Issues | Education

As the father of two school-aged sons, I respect the importance of pursuing excellence in education. I believe competition, local decision-making control, and an unwavering dedication to putting students first are at the heart of a first-rate educational system.

Unfortunately, during the last 50 years, our country has increasingly neglected the very principles that made our nation a world leader in education. In 1965, Congress passed the Elementary and Secondary Education (ESEA) Act, effectively beginning federal funding of education in the United States. Since then, we have seen a top-down, bureaucratic education system emerge that prevents us from providing the students of the greatest country in the world with the best education in the world. Despite repeated attempts to spend our way out of this problem, test scores have continued to trend downward, leaving many falling further and further behind.

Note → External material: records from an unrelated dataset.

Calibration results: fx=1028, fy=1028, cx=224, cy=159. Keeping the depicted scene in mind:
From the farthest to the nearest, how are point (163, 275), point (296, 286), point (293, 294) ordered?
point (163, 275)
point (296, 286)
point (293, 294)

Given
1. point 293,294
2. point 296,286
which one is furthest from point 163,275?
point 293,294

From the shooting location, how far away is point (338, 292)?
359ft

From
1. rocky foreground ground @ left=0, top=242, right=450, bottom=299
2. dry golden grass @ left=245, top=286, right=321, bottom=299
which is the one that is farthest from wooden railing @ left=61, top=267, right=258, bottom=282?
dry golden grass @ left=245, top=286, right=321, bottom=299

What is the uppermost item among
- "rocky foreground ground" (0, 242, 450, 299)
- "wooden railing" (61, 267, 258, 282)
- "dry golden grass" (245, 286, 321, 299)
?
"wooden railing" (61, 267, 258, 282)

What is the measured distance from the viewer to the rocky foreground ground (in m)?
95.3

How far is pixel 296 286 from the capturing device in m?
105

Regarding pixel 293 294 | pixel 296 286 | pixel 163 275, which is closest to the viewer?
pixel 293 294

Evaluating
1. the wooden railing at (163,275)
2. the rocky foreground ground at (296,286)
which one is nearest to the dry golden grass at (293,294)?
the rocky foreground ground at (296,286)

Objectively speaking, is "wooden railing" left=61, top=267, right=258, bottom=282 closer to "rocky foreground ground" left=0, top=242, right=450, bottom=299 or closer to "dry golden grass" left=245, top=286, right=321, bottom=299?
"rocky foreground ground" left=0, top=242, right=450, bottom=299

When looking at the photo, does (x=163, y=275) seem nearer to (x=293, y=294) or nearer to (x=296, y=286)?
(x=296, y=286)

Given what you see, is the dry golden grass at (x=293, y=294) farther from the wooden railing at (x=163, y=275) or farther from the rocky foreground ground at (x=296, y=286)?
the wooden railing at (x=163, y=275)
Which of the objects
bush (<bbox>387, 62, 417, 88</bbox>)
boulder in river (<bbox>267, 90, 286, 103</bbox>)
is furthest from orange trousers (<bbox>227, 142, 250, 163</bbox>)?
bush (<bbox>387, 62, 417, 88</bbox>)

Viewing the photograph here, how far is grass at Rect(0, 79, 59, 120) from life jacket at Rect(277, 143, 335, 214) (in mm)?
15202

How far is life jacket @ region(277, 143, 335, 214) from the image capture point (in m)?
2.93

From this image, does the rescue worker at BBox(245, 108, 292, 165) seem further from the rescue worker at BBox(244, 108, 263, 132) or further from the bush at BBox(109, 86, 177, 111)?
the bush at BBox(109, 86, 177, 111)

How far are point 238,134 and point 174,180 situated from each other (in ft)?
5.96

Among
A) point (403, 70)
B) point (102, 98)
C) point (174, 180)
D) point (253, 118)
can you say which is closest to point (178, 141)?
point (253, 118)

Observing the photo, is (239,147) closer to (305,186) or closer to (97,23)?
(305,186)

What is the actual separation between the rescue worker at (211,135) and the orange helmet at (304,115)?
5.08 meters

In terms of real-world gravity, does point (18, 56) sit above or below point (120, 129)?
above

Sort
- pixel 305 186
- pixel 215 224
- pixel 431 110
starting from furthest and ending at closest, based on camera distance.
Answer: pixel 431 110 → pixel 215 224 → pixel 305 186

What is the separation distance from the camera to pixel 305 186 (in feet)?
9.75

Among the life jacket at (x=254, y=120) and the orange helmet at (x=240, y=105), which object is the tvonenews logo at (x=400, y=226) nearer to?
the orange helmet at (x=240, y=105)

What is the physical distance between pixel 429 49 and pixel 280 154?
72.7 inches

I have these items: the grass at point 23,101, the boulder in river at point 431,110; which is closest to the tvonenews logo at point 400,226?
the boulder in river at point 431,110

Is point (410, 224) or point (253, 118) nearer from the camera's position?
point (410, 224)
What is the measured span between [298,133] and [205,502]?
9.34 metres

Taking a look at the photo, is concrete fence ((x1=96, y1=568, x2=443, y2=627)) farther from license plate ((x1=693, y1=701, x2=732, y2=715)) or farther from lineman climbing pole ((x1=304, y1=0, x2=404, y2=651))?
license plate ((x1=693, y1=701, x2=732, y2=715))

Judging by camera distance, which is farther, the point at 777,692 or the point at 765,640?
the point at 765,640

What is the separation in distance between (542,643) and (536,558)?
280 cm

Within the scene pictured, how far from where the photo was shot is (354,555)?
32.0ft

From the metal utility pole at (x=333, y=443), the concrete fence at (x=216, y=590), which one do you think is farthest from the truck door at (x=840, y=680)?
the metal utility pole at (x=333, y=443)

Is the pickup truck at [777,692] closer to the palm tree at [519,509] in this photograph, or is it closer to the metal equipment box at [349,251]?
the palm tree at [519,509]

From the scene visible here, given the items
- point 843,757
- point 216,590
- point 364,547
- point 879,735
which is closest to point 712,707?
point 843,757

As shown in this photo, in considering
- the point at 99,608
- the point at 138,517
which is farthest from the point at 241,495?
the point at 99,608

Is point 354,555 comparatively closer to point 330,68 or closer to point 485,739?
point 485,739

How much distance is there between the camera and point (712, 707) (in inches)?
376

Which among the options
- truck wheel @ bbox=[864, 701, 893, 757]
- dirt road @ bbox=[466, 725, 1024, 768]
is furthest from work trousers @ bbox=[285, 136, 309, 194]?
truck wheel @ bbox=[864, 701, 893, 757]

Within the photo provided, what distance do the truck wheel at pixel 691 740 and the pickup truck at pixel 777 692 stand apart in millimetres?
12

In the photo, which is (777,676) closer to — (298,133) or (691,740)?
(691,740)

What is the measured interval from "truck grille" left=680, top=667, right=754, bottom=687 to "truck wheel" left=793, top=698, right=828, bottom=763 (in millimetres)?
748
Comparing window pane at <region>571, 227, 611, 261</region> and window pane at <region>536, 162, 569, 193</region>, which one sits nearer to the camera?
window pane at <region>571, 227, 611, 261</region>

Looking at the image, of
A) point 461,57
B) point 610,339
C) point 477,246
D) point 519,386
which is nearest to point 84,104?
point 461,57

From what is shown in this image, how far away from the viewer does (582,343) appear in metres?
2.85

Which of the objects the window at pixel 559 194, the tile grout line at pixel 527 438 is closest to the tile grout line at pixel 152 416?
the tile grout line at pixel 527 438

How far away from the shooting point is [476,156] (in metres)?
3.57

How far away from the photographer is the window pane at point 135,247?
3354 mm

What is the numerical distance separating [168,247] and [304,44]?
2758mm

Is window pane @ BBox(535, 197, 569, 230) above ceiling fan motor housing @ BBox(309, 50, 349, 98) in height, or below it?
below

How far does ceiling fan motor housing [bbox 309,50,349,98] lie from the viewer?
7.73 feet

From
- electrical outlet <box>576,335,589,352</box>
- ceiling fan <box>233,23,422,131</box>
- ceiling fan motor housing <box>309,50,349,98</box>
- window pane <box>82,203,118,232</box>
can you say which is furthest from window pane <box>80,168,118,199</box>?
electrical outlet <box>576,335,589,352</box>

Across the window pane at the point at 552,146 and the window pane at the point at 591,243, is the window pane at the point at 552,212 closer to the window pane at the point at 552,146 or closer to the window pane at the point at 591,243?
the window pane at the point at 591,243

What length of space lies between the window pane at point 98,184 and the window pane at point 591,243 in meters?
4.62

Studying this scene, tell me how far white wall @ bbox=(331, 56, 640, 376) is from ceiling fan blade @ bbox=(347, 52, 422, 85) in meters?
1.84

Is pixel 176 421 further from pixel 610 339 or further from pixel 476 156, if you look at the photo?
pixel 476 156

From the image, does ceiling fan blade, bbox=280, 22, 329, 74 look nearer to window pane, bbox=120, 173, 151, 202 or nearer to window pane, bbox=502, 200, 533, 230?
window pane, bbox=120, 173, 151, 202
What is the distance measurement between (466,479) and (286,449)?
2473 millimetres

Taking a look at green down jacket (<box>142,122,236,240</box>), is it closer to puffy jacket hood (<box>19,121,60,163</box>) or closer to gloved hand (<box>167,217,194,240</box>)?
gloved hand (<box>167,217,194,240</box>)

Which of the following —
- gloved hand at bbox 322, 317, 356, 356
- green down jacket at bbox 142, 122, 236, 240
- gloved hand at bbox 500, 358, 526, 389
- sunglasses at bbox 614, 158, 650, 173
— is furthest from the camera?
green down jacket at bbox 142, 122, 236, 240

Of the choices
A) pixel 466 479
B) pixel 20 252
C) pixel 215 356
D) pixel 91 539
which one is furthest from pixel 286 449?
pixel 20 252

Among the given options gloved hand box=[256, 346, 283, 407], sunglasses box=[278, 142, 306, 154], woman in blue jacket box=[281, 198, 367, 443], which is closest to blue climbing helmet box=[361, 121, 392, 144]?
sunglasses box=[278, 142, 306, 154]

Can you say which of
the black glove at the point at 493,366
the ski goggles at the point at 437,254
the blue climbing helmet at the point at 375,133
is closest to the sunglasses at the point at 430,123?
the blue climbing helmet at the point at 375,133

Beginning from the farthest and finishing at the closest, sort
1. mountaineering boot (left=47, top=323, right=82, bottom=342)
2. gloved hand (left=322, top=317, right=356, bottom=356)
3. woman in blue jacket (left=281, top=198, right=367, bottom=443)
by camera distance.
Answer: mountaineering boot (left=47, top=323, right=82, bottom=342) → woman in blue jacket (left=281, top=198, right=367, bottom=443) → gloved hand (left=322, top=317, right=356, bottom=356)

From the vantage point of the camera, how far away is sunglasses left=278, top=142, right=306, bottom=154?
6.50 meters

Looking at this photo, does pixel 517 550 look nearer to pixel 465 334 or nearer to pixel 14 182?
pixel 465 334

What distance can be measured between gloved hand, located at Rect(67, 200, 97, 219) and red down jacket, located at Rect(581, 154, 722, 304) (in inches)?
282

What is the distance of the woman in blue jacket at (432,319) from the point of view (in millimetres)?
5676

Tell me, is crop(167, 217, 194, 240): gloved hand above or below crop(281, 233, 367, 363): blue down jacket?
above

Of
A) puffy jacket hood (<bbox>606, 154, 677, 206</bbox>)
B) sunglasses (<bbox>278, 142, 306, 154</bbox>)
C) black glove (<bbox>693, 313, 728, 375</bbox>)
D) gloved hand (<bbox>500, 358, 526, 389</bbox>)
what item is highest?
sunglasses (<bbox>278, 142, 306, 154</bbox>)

 I support increased competition and choice in our educational system. Providing education options empowers parents and is a natural catalyst for improvement and innovation in our nation’s schools. Additionally, I strictly support maintaining local control of education and believe decisions that affect communities should be made by the communities themselves. Finally, I believe that education policy should have the goal of student success as its foundation and nothing else. Schools are built for students, not for the benefit of outside organizations.

Several outstanding colleges and universities call the 3rd District home. Many of these schools continue to grow in enrollment and continue to increase their academic recognition in the region and across the country. If we are to develop 21st Century minds to take on 21st Century challenges, we need to support these institutions.

To that end, Congress should provide states with necessary resources and, in turn, provide localities with decision-making authority so our nation’s schools and teachers can better educate America’s next generations.